My family says I obsess over the Thanksgiving turkey. I say someone has to. A cook’s greatest nightmare is having a table full of hungry people, waiting for the annual feast and then having the bird: (1) over cooked; (2) raw in places; (3) tough, dry, and chewy; (4) under or over-seasoned; (5) dropped while in transport from oven to platter; or (6) too small to feed the group–though too large is seldom a problem. Or, heaven forbid, discovering the organ packet is still lodged in the neck cavity. Enter the smoked turkey. . . .
This year, my grandson, Austin, a college senior, has built a smoker and wants to experiment with the holiday bird. Now, I’m always up for a gastronomic adventure, but I’m worried. I’ll have more than thirty people showing up at the farm for Turkey Day, and I don’t want any “fowl” up. (Pun intended).
When I explained this to an insensitive friend, she commented, “How can you call yourself a food blogger, if you’ve never smoked a turkey?” She has a point. I’ve roasted many a bird–everything from a Butterball to a turducken to a wild turkey. I’ve brined needy fowls and run my hand into an icy cavity to retrieve poultry organs. I’ve even given the holiday bird a butter massage on Thanksgiving morn, because Julia Child said the turkey enjoys it. But I’ve never smoked one, though I’ve tasted some delicious, juicy poultry cooked in a smoker by friends.

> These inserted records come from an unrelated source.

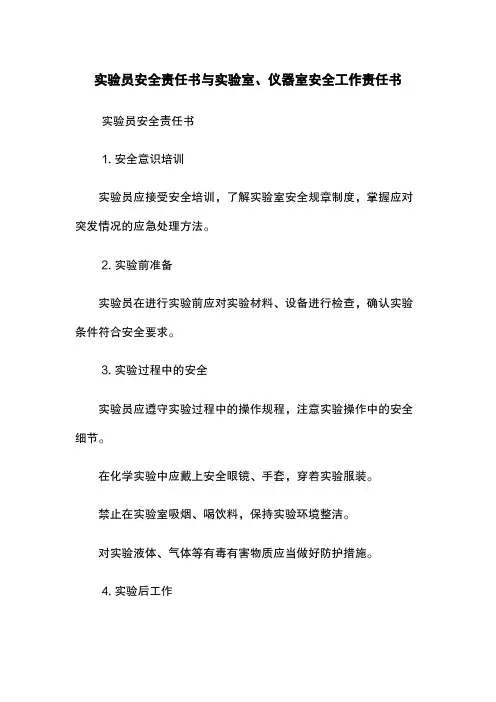 实验员安全责任书与实验室、仪器室安全工作责任书

实验员安全责任书

1. 安全意识培训

实验员应接受安全培训，了解实验室安全规章制度，掌握应对突发情况的应急处理方法。

2. 实验前准备

实验员在进行实验前应对实验材料、设备进行检查，确认实验条件符合安全要求。

3. 实验过程中的安全

实验员应遵守实验过程中的操作规程，注意实验操作中的安全细节。

在化学实验中应戴上安全眼镜、手套，穿着实验服装。

禁止在实验室吸烟、喝饮料，保持实验环境整洁。

对实验液体、气体等有毒有害物质应当做好防护措施。

4. 实验后工作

Austin said he bought the smoker-building kit from some guy on the Internet named Big Poppa, who’s won a number of barbecue contests. The kit provides a variety of attachments; you provide the oil drum. It should look like the picture on the website once he gets the drum painted. I’ve got my fingers crossed.
To rule out a few of those surprises mentioned in the opening paragraph, I’ve proposed two options to my grandson: Run a pre-holiday test of Big Poppa’s contraption. Or cook one turkey in the oven on Thanksgiving Day and the other in the smoker.
Perhaps there are seasoned turkey smokers out there, who can give me some tips to assuage my concerns. Any warnings or helpful hints would be appreciated.